Labor Pains

7 09 2009

I confess that my heart was in my throat in the seconds that ticked down to the release of the job numbers. When they were released, neither the bulls nor the bears grabbed hold of the market. We had our typical “EKG” type madness, with a ten-point range covered within a span of a minute or two. As I’m typing this, the /ES is up 3, and who knows where it’ll be when you’re looking at it. Suffice it to say that we didn’t blast 30 points higher or lower on the news. It was – ironically – pretty much a non-event so far.


It was also one of the very few times that I clicked on CNBC, and it didn’t take long before I clicked it off again. With an unemployment rate of 9.7% (which, we’ll all agree, is a kind estimate), the talking heads still found a way to say Gee It’s Not So Bad, much like a father would to a wayward son who produced a report card of all Fs, with the exception of a single, all-too-encouraging D-.
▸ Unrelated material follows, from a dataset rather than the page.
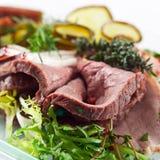 Koude snack met vlees en kruiden royalty-vrije stock afbeelding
Since I took on a big short position in GLD yesterday, I was more interested in the overnight activity of precious metals. It’s interesting to note that the gold futures contract had a “close, but no cigar!” moment yesterday trying to reach the fabled quadruple-digit level. As of this writing, it’s down about seven bucks.


Disqus Note! Leisa just emailed me that Disqus is having troubles again (which is the equivalent of saying Bill Clinton is looking lecherously at women again). I’ll try to hail them, but it’s still pitch-black early out here.